Never were the veteran hearts of the men whom Lee and Stonewall led to victory, so thrilled with triumphant pride as on that morning in September, when the wild refrain of “Maryland, my Maryland,” echoed from a thousand throats, rolled on the morning breezes over the border, and the ragged men in gray marched through the waters of the old Potomac which some of them had made to run red with the life-blood of the invading hosts of Yankeeland, who made their boasting advance, at almost the same point the year before, and added the name of Ball’s Bluff to the list of Southern victories.

But none other than those born on the soil of Maryland could fully enter into the feelings that filled the heart of our Captain when he saw the army that had tramped over the heaps of dead men, strewn from the blue and billowy James to the dashing surges of the Potomac, actually marching through the boundary that had, up to this time, been considered the de facto line of separation between the two Confederacies, and felt that of a truth the hour had come when another star would blaze in the Southern Cross, and that star the sign that Maryland, by aid of the iron legions of the Southland, had broken the rod of the Blackamoor’s god, and joined, at last, her sisters in their crusade for freedom.

It will avail nothing, however, to revert here to the bitter disappointment which quenched these proud feelings in the hearts of the brave sons of the State of Maryland, who had been battling for the cause of Southern rights, when they found no responsive greeting from the now pitifully cowed spirit of poor, conquered Maryland, and felt that in spite of the hero-blood that had baptized the wreath of glory woven for her queenly brow by such hands as Carroll, Howard, May, and a thousand others, who, in the days of yore, had made her name so famous, she was now a subjugated thing, too much afraid of the power that had bound the slavish chain upon her very soul, to lift the folded hands from which the tyrant’s fetters had just been so bravely torn, even though upon her own soil the conquering battle-flag of Dixie waved high above the bloody Northern standard.

Through treachery at the council board she had been betrayed into the power of her enemies, and had not enough spirit left to do more than gaze with sad-eyed wonder upon the war-worn soldiers whose mission to their State was to give her people an opportunity to draw their swords in an equal fight for their desecrated altars.

Maryland was dumb before her shearers, and lamb-like she submitted, while the Southern army looked vainly for the lion to awake to glory again.

At Frederick City, Capt.

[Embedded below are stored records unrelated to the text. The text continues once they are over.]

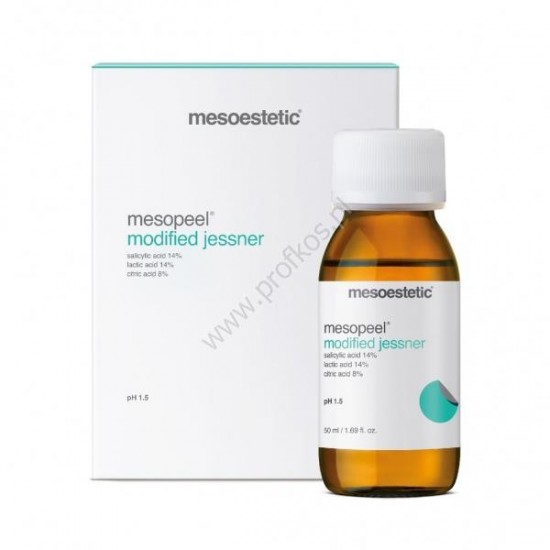 Peeling chemiczny medyczny Mesopeel Modifided Jessner Mesoestetic 50 ml
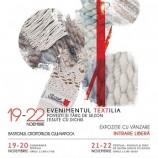 21-22.11 Textilia – Povesti si targ de sezon tesute cu dichis
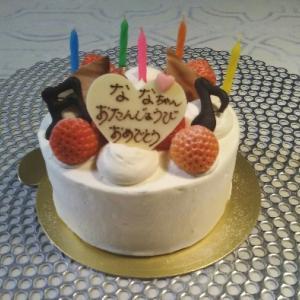 ななちゃんのお誕生日会①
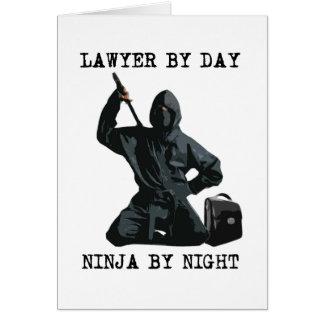 Advocaat tegen Dag, 's nachts Ninja Briefkaarten 0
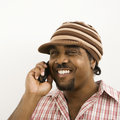 Man talking on phone. Stock Photo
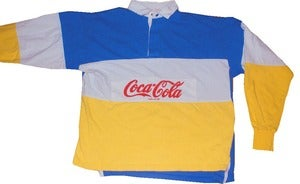 Image of Coca-Cola TriColor Rugby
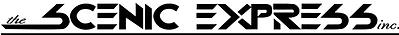 SE logo_edited.png
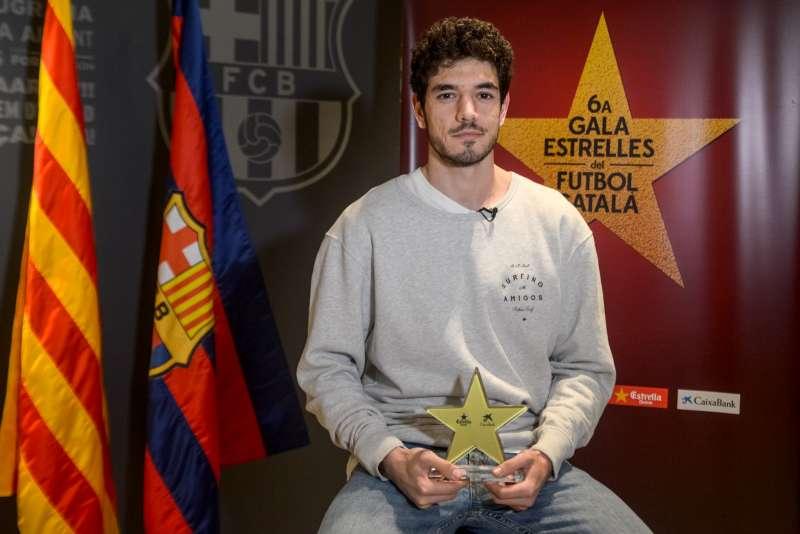 Marc Tolrà, guardonat com a millor jugador català a la 6a Gala de les Estrelles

White fell under the displeasure of General Stuart, and was ordered by that commander to return with his company to Loudoun County, Va., but the Captain protested, saying that he was a Marylander by birth and had fought as hard as any man for the privilege of fighting once upon the soil of his native State.

The General seemed only to want an excuse to become offended with him, and exclaimed, “Do you say you have done as much as any man, for the South?”

“No, sir,” said Capt. White, “I did not say that; but I have done my duty to the South as a soldier, so far as my ability extends, as fully as anybody.”